Americans rely on water for everything from individual survival to agriculture, commerce, transportation, recreation and energy. In the western United States, water is the lifeblood of many communities, and we take pride in our efforts and successes in managing it.
To the dismay of many people, there has been an aggressive push in recent years to drastically expand federal regulatory powers over water. This has been highly controversial, especially in my state of Idaho, where water is at the epicenter of policymaking and integral to our economic well-being. It is time for us to re-evaluate the direction of federal involvement.
Water quality protection in the United States is driven by two federal laws: the Federal Water Pollution Control Act (or Clean Water Act) governs pollution of the nation's surface waters, while the Safe Drinking Water Act is the key federal law for protecting public water supplies from harmful contaminants. Both laws reserved significant enforcement and implementation responsibilities for state governments, which is a reflection of Congress' intent for the federal government to partner with states and local communities to protect our waterways and water supplies. Yet the federal government and some Members of Congress appear to be losing sight of that vision.
There are numerous federal laws that are increasingly encroaching on state sovereignty with regard to water policy. One of the driving laws is the Federal Water Pollution Control Act Amendments of 1972, also known as the Clean Water Act. Recent efforts to modify the CWA may provide perhaps the greatest example of federal overreach on water policy, and the so-called Clean Water Restoration Act is example No. 1 for how some Members of Congress want to drastically expand the power of the federal government over surface waters by modifying our current water laws. The bill was introduced in response to two Supreme Court cases, in which the court found that the federal government exceeded its authorities under the CWA by regulating areas that had no direct connection to relatively permanent bodies of water.
Farmers in my state are particularly concerned that this legislation would allow the federal government to aggressively regulate farming practices under the Clean Water Act because their land is located near "any waters of the U.S." I agree with their concerns. This legislation represents a drastic expansion of the ability of the federal government to regulate water sources, from intermittent streams to prairie potholes. State and local governments and private property owners are concerned, as am I.
After the Clean Water Restoration Act passed out of the Senate Environment and Public Works Committee on a partisan vote, the Environmental Protection Agency released its Clean Water Enforcement Action Plan.
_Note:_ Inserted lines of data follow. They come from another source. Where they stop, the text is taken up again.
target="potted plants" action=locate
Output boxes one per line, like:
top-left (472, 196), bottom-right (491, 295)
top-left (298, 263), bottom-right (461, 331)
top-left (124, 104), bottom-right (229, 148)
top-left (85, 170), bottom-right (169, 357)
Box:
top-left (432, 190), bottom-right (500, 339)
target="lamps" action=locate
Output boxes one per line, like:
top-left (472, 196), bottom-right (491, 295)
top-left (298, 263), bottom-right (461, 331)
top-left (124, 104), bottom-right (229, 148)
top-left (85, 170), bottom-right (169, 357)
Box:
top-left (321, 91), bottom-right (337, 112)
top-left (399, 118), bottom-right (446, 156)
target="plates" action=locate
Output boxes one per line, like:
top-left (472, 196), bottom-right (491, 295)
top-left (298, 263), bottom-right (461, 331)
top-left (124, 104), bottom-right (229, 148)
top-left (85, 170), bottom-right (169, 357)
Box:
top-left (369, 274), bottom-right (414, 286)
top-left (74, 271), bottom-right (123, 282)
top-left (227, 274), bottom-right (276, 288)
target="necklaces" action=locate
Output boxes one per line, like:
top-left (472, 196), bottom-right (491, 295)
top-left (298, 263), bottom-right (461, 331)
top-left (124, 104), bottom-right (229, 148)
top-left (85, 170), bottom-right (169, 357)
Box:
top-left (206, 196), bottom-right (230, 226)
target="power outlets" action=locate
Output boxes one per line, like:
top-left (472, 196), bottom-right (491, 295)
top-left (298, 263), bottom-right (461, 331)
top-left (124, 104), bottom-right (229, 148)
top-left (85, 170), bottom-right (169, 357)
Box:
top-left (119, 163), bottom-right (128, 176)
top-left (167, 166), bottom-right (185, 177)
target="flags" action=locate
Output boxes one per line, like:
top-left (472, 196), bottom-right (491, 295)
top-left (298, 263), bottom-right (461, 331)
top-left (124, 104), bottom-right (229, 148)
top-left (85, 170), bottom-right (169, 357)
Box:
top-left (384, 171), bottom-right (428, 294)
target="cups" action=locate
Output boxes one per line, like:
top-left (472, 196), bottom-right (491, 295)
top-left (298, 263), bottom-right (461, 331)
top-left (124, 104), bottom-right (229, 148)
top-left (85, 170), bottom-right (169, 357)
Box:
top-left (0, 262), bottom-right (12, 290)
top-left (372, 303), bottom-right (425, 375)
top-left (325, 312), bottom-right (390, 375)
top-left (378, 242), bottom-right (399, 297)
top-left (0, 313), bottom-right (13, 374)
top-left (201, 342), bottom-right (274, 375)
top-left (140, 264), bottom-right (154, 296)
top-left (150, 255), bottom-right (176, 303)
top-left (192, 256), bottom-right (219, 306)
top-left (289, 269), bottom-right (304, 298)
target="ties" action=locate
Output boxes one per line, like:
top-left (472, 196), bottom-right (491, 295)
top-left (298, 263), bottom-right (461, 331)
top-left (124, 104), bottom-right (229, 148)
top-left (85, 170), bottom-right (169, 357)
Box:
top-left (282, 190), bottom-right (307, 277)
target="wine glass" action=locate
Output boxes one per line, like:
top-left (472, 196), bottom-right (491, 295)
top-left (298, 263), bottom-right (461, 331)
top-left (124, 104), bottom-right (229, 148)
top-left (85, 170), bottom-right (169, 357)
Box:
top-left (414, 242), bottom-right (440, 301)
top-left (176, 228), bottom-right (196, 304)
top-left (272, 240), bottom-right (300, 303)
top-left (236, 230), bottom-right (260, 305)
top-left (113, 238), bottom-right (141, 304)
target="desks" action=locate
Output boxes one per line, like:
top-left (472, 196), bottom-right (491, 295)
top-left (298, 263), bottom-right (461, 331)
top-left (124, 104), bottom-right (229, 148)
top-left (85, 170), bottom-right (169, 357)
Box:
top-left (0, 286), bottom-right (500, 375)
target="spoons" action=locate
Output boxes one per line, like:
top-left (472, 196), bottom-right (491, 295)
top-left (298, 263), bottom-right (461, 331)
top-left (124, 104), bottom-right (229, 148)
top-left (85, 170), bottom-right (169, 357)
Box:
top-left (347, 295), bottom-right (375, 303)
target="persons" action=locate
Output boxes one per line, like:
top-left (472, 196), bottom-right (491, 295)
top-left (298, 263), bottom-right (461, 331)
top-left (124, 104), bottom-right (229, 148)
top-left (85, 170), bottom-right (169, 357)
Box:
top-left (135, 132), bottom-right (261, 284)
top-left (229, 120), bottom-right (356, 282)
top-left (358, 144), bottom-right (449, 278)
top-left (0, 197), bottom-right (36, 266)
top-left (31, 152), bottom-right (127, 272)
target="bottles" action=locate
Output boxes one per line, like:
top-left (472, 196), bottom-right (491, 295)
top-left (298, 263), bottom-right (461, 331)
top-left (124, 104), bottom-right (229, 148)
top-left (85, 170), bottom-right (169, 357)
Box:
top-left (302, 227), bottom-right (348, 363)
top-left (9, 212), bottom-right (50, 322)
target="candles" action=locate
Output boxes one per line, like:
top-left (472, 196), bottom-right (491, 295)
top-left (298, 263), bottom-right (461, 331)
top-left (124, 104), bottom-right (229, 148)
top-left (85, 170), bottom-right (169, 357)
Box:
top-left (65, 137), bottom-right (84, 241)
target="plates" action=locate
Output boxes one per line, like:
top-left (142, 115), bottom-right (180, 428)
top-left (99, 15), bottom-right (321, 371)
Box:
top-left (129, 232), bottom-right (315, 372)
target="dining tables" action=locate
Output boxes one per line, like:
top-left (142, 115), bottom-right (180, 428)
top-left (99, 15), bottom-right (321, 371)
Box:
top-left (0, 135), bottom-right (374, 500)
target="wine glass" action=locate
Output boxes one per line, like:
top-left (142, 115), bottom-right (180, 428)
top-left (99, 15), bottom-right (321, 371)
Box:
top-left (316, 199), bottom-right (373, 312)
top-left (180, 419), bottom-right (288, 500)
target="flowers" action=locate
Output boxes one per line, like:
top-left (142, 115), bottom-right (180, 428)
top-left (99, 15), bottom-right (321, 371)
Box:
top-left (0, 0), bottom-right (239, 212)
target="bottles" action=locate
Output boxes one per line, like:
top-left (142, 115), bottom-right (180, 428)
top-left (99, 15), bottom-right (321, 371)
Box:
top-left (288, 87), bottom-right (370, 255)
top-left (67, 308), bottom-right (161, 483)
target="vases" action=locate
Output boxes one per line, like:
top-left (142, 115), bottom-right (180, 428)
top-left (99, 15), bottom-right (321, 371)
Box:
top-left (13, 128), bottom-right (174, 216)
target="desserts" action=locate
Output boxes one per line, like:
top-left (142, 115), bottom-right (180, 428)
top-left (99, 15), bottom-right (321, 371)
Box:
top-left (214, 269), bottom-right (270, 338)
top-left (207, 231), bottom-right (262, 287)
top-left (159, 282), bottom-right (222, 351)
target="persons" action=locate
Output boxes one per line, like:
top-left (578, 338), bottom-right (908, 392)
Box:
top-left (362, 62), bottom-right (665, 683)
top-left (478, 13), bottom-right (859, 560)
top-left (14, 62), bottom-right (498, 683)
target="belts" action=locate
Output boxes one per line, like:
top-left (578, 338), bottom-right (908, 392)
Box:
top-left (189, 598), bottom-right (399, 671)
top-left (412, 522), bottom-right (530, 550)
This plan concludes that states are not doing their part and that the federal government is not being aggressive enough in its enforcement actions. The EPA found that enforcement is a problem in 39 states and that "enforcement penalty calculation, documentation and collection" is lacking in 45 states. Instead of undertaking a serious initiative with states, the EPA considered a series of "escalation responses"; one option was to withdraw state-delegated authority to enforce Clean Water Act provisions and taking over those responsibilities altogether.
I oppose this plan because its enactment will create far more problems than it solves. There is a better way.
We all share a collective interest and responsibility to protect and improve our environment. That is why I have worked across the aisle for many years to promote bipartisan modifications and improvements to federal water quality protection laws and alternative energy development, as well as water, species and public lands conservation. But I also recognize that collaboration and effective partnerships between the federal government and its state and local partners and private property owners have the greatest potential for success. Inflexible mandates handed down by the federal government do not foster cooperation — they cause resentment.
On the other hand, I have led collaborative efforts between federal, state and local governments and stakeholder organizations to help address these issues by building consensus and working toward collaborative solutions that we can all support. If the federal government is going to get serious about addressing environmental challenges effectively, it must seek to achieve these worthwhile objectives through partnerships with others. It is not only possible — it is necessary. If we work together to craft solutions that work for a broad diversity of interests, we can find success.
Sen. Mike Crapo (R-Idaho) is ranking member on the Environment and Public Works Subcommittee on Water and Wildlife.